**Instructions to follow**: Keep the pictures out and restate every record exactly.

**Questions about scenes in images**:

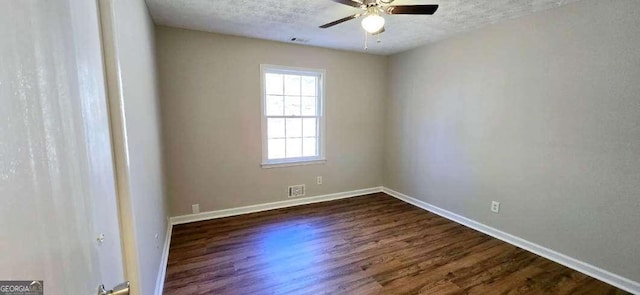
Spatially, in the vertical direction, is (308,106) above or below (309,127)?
above

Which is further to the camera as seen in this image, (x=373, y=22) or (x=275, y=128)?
(x=275, y=128)

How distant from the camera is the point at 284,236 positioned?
2.89 metres

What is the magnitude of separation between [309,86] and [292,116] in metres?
0.52

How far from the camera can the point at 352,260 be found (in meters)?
2.43

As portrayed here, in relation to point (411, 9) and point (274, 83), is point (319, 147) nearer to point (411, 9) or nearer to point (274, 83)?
point (274, 83)

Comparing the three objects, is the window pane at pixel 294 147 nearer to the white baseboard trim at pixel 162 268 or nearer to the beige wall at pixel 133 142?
the white baseboard trim at pixel 162 268

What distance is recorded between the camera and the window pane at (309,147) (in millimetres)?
3953

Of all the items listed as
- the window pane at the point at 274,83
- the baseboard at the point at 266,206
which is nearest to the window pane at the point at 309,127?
the window pane at the point at 274,83

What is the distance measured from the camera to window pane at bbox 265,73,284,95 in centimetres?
357

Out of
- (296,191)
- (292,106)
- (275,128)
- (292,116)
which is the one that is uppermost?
(292,106)

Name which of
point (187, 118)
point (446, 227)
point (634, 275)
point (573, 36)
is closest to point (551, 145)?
point (573, 36)

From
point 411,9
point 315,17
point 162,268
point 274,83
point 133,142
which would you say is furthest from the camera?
point 274,83

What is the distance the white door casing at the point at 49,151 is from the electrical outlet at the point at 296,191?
A: 309 cm

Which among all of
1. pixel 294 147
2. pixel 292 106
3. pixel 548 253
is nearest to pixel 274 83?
pixel 292 106
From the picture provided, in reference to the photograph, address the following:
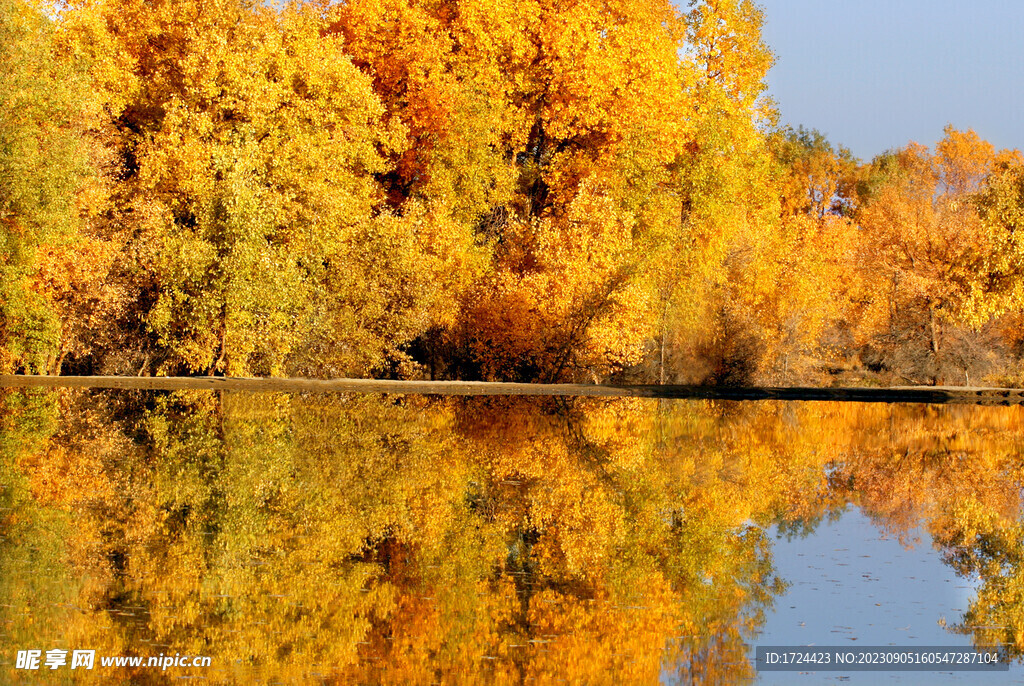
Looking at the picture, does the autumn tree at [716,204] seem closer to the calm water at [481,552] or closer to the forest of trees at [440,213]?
the forest of trees at [440,213]

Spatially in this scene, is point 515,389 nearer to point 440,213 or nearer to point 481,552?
point 440,213

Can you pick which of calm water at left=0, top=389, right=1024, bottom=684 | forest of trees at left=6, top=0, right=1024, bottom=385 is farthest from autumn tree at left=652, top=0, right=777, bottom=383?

**Written response**:
Spatially, in the vertical direction, is (308,106) above or below (309,127)?
above

Which is further to the camera as seen in this image, (x=373, y=22) or (x=275, y=128)?
(x=275, y=128)

How distant from the camera is the point at 284,236 positioned?
2.89 metres

What is the magnitude of separation between [309,86] and [292,116] in metres?
0.52

How far from the camera can the point at 352,260 be found (in meters)?
2.43

As portrayed here, in relation to point (411, 9) and point (274, 83), is point (319, 147) nearer to point (411, 9) or nearer to point (274, 83)?
point (274, 83)

Comparing the three objects, is the window pane at pixel 294 147 nearer to the white baseboard trim at pixel 162 268 or nearer to the beige wall at pixel 133 142?
the white baseboard trim at pixel 162 268

What distance is recorded between the camera and the window pane at (309,147) (in millimetres)?
3953

Of all the items listed as
- the window pane at the point at 274,83
- the baseboard at the point at 266,206
which is nearest to the window pane at the point at 309,127?
the window pane at the point at 274,83

What is the distance measured from the camera to window pane at bbox 265,73,284,95 in centimetres?
357

Out of
- (296,191)
- (292,106)
- (275,128)
- (292,116)
which is the one that is uppermost?
(292,106)

Name which of
point (187, 118)
point (446, 227)
point (634, 275)
point (573, 36)
is closest to point (551, 145)?
point (573, 36)

From
point 411,9
point 315,17
point 162,268
point 274,83
point 133,142
which would you say is furthest from the camera?
point 274,83

What is the distance the white door casing at the point at 49,151 is from the electrical outlet at the point at 296,191?
A: 309 cm

Which among all of
1. pixel 294 147
2. pixel 292 106
3. pixel 548 253
is nearest to pixel 274 83?
pixel 292 106
From the picture provided, in reference to the photograph, address the following:
Looking at the picture, does the autumn tree at [716,204] seem closer to the calm water at [481,552] or closer to the forest of trees at [440,213]?
the forest of trees at [440,213]

Spatially in this scene, is point 515,389 nearer to point 440,213 or nearer to point 481,552?
point 440,213

Can you pick which of calm water at left=0, top=389, right=1024, bottom=684 | forest of trees at left=6, top=0, right=1024, bottom=385 is farthest from autumn tree at left=652, top=0, right=777, bottom=383?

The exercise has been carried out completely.